━━━━━ Document source

Inde : Les prêtres devenus marchands

Les brahmanes et la classe moyenne constituent la nouvelle génération d'entrepreneurs indiens. Grâce à eux, le pays connaît une formidable mutation de son économie, explique l'hebdomadaire de New Delhi Outlook.

Leurs histoires rappellent les mythes de la Silicon Valley, et certains sont probablement les Bill Gates de demain. Qu'ils le deviennent ou non, ils représentent une économie indienne en pleine mutation depuis soixante ans. Ils sont la preuve que l'environnement des affaires en Inde est en train de se transformer, lentement mais sûrement. Ils symbolisent l'arrivée à maturité de ce que j'appelle les "hommes d'affaires brahmanes", c'est-à-dire les entrepreneurs et cadres instruits appartenant aux classes moyennes.
Les hommes d'affaires de l'après-indépendance sont souvent issus de familles de commerçants : les Marwari au Nord et à l'Est, les Gujarati Jain à l'Ouest, les Nadar au Sud. Depuis quelques dizaines d'années, on note plusieurs cas de personnes parties de rien qui ont fait fortune. Mais les brahmanes et la classe moyenne instruite, eux, ont limité leur influence aux centres de pouvoir. Ils sont devenus fonctionnaires et acteurs du changement intellectuel.

━━━━━━━━━━

* Consignes *
a) D'après l'article sur les entrepreneurs indiens, de quelles familles de commerçants viennent souvent les hommes d'affaires de l'après-indépendance ?
b) Recopiez tel quel le passage de l'article sur les entrepreneurs indiens qui va de « Inde : Les prêtres » à « aux classes moyennes. ».

━━━━━ Ensemble de données

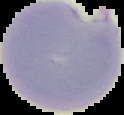

preparation: thin blood smear
result: malaria parasites detected
image_type: segmented cell region on a black background
image_size: 124×115 pixelsAssess the morphology of the erythrocytes.
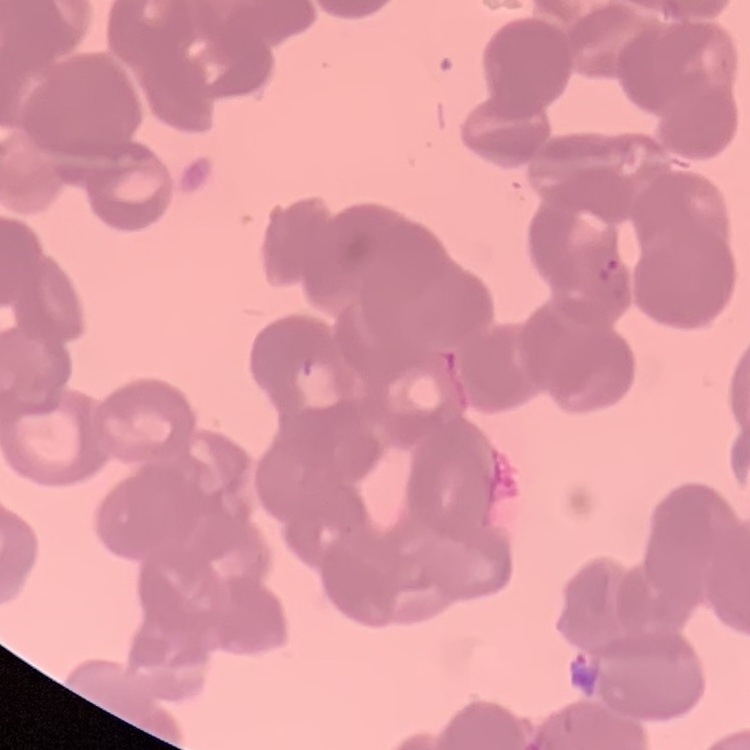

They show rouleaux formation.

{
  "preparation": "thin blood film",
  "stain": "Field's or Giemsa",
  "image_type": "square crop of a larger photomicrograph"
}Point out each Plasmodium parasite.
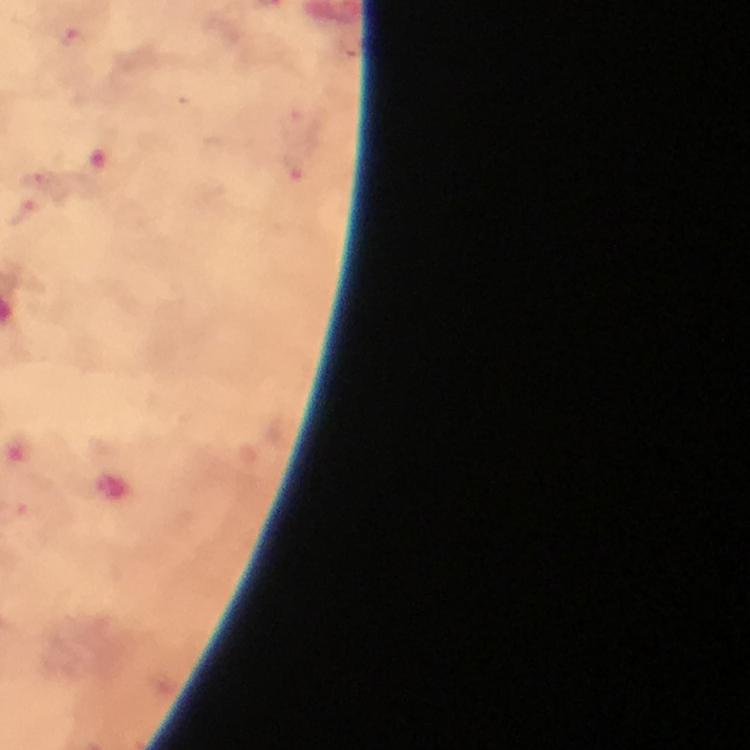
Approximate object centers, in pixels from the top-left corner.
Plasmodium parasites: (x=41, y=179), (x=23, y=213).

Photographed with a smartphone mounted on the microscope. Image is 750×750 pixels. Immersion oil applied. Thick blood film. Cropped region of a single field of view. At 100x magnification. Giemsa stain. From a diagnostic examination for malaria.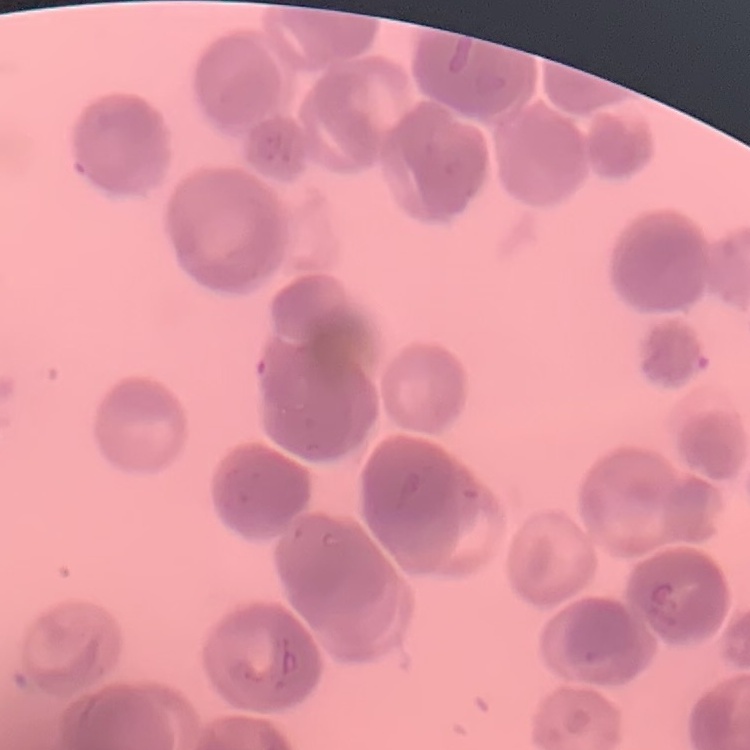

━━━━━━━━━━

* Liste des réponses *
a) Des Marwari au Nord et à l'Est, des Gujarati Jain à l'Ouest et des Nadar au Sud.

b)
Inde : Les prêtres devenus marchands

Les brahmanes et la classe moyenne constituent la nouvelle génération d'entrepreneurs indiens. Grâce à eux, le pays connaît une formidable mutation de son économie, explique l'hebdomadaire de New Delhi Outlook.

Leurs histoires rappellent les mythes de la Silicon Valley, et certains sont probablement les Bill Gates de demain. Qu'ils le deviennent ou non, ils représentent une économie indienne en pleine mutation depuis soixante ans. Ils sont la preuve que l'environnement des affaires en Inde est en train de se transformer, lentement mais sûrement. Ils symbolisent l'arrivée à maturité de ce que j'appelle les "hommes d'affaires brahmanes", c'est-à-dire les entrepreneurs et cadres instruits appartenant aux classes moyennes.